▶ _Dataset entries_
◇ ◇ ◇ ◇ ◇ ◇ ◇
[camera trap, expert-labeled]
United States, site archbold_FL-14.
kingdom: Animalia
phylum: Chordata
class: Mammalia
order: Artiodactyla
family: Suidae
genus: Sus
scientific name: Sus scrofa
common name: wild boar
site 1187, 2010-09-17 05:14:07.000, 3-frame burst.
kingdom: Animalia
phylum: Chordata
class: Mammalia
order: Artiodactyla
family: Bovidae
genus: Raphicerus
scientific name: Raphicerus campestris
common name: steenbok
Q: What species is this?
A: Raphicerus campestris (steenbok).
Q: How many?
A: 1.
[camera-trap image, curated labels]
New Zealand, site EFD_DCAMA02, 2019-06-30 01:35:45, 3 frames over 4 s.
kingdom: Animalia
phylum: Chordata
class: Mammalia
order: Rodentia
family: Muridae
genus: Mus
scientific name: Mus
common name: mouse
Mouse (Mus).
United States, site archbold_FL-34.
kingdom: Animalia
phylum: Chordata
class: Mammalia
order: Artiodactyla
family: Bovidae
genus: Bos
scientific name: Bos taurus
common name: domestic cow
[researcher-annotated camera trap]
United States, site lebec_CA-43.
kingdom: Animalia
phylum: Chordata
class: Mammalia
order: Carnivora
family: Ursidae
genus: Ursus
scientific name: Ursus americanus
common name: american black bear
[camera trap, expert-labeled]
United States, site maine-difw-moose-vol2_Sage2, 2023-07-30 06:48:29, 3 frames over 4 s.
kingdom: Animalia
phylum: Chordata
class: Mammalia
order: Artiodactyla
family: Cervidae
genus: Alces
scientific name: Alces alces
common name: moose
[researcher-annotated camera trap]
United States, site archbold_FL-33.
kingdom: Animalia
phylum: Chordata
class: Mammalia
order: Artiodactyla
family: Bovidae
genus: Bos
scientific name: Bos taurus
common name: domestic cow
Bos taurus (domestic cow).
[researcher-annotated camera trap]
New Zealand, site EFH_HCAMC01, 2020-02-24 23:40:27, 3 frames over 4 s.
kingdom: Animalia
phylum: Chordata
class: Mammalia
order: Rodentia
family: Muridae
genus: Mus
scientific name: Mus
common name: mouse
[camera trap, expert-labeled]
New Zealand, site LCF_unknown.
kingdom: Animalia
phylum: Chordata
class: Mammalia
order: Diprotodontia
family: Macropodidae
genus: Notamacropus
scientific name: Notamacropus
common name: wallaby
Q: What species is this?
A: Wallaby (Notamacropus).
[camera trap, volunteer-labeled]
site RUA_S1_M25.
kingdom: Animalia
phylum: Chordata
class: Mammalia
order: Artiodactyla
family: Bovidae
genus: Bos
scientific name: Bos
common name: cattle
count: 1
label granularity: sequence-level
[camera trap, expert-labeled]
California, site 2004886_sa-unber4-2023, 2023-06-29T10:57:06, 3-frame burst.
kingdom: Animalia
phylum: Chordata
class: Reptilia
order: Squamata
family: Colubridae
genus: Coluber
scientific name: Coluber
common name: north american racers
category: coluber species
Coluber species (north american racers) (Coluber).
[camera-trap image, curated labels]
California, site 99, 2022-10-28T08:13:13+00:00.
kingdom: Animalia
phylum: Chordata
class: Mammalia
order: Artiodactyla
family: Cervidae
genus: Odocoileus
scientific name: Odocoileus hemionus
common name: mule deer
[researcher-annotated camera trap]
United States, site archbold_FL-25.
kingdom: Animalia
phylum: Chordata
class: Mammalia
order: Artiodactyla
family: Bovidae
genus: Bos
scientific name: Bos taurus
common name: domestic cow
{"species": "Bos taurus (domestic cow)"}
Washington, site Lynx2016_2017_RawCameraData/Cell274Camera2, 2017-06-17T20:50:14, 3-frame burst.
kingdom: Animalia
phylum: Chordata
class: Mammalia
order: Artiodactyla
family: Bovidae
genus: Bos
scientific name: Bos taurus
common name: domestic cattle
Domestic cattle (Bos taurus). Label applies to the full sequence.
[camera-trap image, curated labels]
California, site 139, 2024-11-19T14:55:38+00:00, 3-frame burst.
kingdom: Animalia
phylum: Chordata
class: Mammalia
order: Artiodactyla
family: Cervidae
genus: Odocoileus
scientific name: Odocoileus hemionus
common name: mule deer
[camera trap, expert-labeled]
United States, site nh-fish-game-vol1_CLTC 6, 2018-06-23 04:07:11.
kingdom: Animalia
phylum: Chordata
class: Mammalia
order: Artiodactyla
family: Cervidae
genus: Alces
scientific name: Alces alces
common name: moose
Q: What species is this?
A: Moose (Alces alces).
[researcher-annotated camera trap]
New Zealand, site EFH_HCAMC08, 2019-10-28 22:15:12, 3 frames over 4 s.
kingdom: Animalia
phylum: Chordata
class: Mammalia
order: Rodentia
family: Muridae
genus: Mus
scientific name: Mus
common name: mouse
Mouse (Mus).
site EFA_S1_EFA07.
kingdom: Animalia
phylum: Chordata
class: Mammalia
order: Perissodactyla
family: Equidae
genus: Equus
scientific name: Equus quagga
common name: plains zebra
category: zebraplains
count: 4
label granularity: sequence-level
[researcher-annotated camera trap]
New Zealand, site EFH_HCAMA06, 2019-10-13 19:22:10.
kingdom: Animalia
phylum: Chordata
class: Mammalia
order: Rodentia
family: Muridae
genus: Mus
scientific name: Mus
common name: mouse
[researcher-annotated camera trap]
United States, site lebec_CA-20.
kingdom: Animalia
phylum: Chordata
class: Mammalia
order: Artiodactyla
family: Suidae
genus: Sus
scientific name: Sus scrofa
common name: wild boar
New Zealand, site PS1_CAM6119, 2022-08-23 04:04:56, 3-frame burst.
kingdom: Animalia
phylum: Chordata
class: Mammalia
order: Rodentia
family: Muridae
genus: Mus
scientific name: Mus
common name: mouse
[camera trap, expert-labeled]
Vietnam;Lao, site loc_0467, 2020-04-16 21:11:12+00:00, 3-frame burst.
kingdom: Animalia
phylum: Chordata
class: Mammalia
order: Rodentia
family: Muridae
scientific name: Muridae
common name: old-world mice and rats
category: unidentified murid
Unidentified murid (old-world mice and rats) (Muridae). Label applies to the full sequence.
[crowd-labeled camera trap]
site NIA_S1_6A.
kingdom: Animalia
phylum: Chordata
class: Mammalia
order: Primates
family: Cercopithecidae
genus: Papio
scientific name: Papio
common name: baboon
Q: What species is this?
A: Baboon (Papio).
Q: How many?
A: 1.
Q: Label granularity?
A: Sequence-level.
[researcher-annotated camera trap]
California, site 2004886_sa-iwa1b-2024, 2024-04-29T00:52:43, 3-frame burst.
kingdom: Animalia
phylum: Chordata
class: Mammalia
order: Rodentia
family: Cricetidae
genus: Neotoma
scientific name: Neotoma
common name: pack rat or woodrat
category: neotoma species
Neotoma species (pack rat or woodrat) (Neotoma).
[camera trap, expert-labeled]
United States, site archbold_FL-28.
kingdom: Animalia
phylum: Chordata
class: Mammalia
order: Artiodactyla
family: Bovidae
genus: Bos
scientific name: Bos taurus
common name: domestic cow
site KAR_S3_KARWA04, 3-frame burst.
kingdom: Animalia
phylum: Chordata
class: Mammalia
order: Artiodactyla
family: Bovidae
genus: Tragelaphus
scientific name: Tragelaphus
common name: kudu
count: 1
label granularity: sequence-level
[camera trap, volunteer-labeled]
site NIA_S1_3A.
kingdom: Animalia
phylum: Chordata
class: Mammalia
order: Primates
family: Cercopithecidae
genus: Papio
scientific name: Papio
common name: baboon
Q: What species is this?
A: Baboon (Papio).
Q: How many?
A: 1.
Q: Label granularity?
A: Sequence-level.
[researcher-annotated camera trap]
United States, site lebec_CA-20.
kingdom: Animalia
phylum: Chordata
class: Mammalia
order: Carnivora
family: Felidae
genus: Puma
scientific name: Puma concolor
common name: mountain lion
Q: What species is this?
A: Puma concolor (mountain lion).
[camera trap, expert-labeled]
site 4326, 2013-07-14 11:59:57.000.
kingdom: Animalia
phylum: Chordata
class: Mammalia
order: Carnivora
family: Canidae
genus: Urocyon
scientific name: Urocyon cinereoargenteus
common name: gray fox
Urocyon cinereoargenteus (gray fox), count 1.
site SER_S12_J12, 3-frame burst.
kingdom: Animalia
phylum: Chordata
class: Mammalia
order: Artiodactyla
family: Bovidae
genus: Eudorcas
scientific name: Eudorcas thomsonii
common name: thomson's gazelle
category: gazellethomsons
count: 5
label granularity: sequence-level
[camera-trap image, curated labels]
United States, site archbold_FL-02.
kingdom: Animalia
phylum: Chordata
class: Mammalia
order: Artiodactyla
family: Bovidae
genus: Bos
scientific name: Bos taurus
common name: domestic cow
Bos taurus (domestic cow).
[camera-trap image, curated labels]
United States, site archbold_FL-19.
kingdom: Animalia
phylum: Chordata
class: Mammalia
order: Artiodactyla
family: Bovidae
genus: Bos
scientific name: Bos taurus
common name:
◇ ◇ ◇ ◇ ◇ ◇ ◇
▶ _Brief_
Pick out every line above that holds the word "United" and copy it.

▶ _Output of the task_
United States, site archbold_FL-14.
United States, site archbold_FL-34.
United States, site lebec_CA-43.
United States, site maine-difw-moose-vol2_Sage2, 2023-07-30 06:48:29, 3 frames over 4 s.
United States, site archbold_FL-33.
United States, site archbold_FL-25.
United States, site nh-fish-game-vol1_CLTC 6, 2018-06-23 04:07:11.
United States, site lebec_CA-20.
United States, site archbold_FL-28.
United States, site lebec_CA-20.
United States, site archbold_FL-02.
United States, site archbold_FL-19.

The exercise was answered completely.